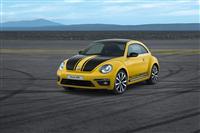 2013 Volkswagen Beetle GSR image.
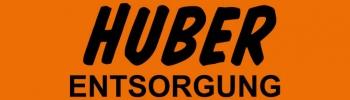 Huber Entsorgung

_____

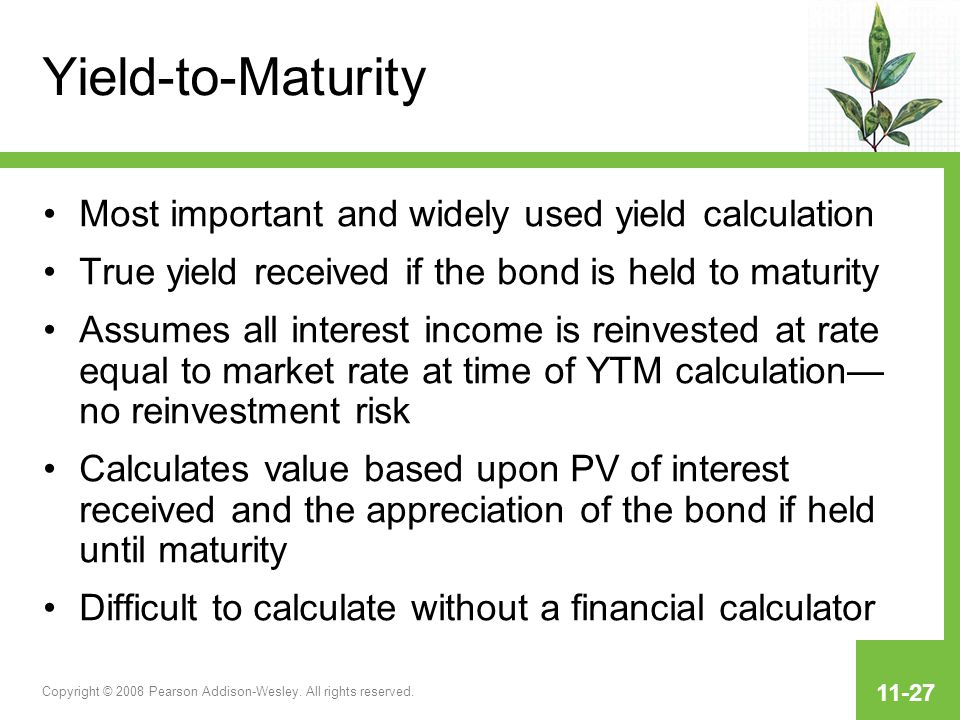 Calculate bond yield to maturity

_____

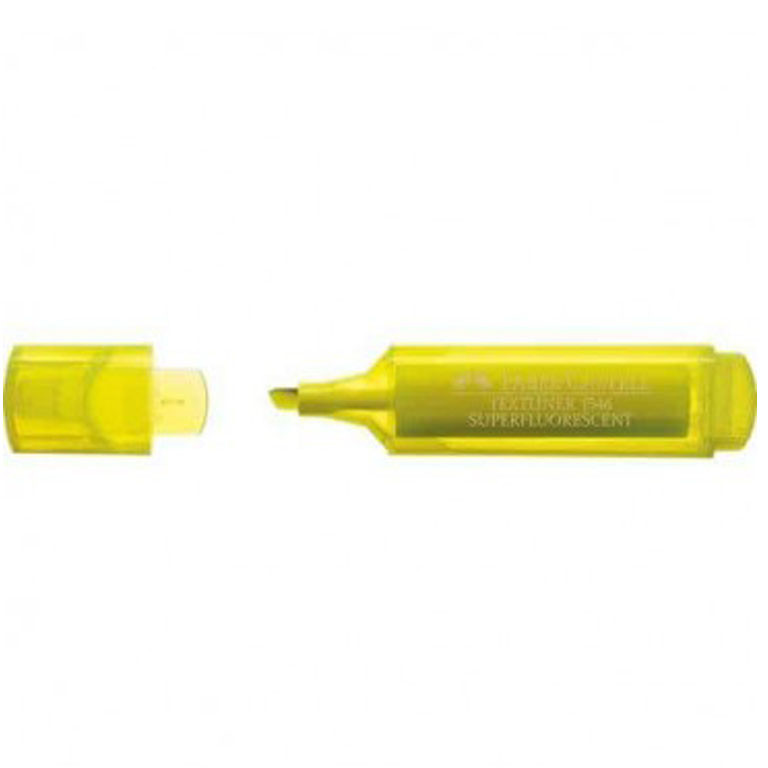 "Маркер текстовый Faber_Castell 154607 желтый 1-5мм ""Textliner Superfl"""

_____

WHAT IS EXPECTED
Using the entries above, extract exactly the lines from the one that contains "2013 Volkswagen Beetle GSR image." through the one that contains "Huber Entsorgung". Do not carry over any pictures.

RESPONSE BELOW
 2013 Volkswagen Beetle GSR image.
 Huber Entsorgung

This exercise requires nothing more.